Kainer David, Lanfear Robert, Foley William J, Külheim Carsten
Research School of Biology, The Australian National University, Canberra, ACT, 2601, Australia.
Department of Biological Sciences, Macquarie University, Sydney, NSW, 2109, Australia.
Theor Appl Genet. 2015 Dec;128(12):2351-65. doi: 10.1007/s00122-015-2591-0. Epub 2015 Aug 4.
The yield of essential oil in commercially harvested perennial species (e.g. 'Oil Mallee' eucalypts, Tea Trees and Hop) is dependent on complex quantitative traits such as foliar oil concentration, biomass and adaptability. These often show large natural variation and some are highly heritable, which has enabled significant gains in oil yield via traditional phenotypic recurrent selection. Analysis of transcript abundance and allelic diversity has revealed that essential oil yield is likely to be controlled by large numbers of quantitative trait loci that range from a few of medium/large effect to many of small effect. Molecular breeding techniques that exploit this information could increase gains per unit time and address complications of traditional breeding such as genetic correlations between key traits and the lower heritability of biomass. Genomic selection (GS) is a technique that uses the information from markers genotyped across the whole genome in order to predict the phenotype of progeny well before they reach maturity, allowing selection at an earlier age. In this review, we investigate the feasibility of genomic selection (GS) for the improvement of essential oil yield. We explore the challenges facing breeders selecting for oil yield, and how GS might deal with them. We then assess the factors that affect the accuracy of genomic estimated breeding values, such as linkage disequilibrium (LD), heritability, relatedness and the genetic architecture of desirable traits. We conclude that GS has the potential to significantly improve the efficiency of selection for essential oil yield.
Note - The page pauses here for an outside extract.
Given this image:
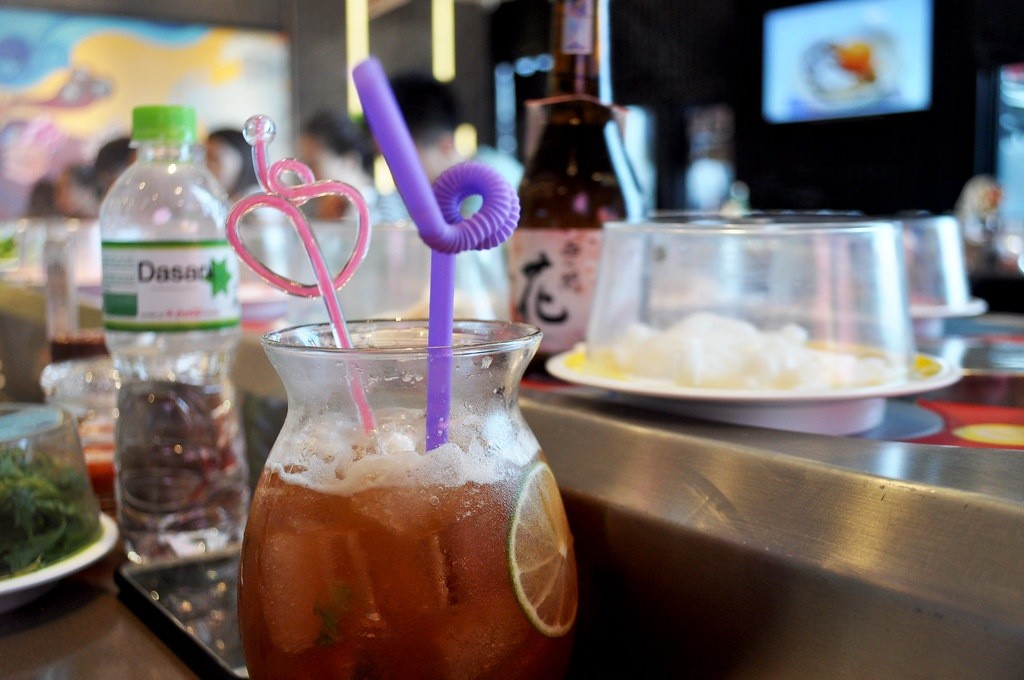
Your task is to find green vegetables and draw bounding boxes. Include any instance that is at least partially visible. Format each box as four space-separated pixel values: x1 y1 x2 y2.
0 438 102 581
商业采收的多年生植物(如“油桉”桉、茶树和啤酒花)中精油的产量取决于复杂的数量性状,如叶片含油浓度、生物量和适应性。这些性状通常表现出很大的自然变异,有些具有高度遗传性,这使得通过传统的表型轮回选择在精油产量上取得了显著提高。转录本丰度和等位基因多样性分析表明,精油产量可能受大量数量性状位点控制,这些位点从少数几个中/大效应到许多小效应不等。利用这些信息的分子育种技术可以提高单位时间内的遗传增益,并解决传统育种中的复杂问题,如关键性状之间的遗传相关性以及生物量较低的遗传力。基因组选择(GS)是一种利用全基因组标记分型信息来预测后代在成熟前表型的技术,从而能够在更早的年龄进行选择。在这篇综述中,我们研究了基因组选择(GS)用于提高精油产量的可行性。我们探讨了育种者在选择精油产量时面临的挑战,以及GS如何应对这些挑战。然后,我们评估了影响基因组估计育种值准确性的因素,如连锁不平衡(LD)、遗传力、亲缘关系和目标性状的遗传结构。我们得出结论,GS有潜力显著提高精油产量的选择效率。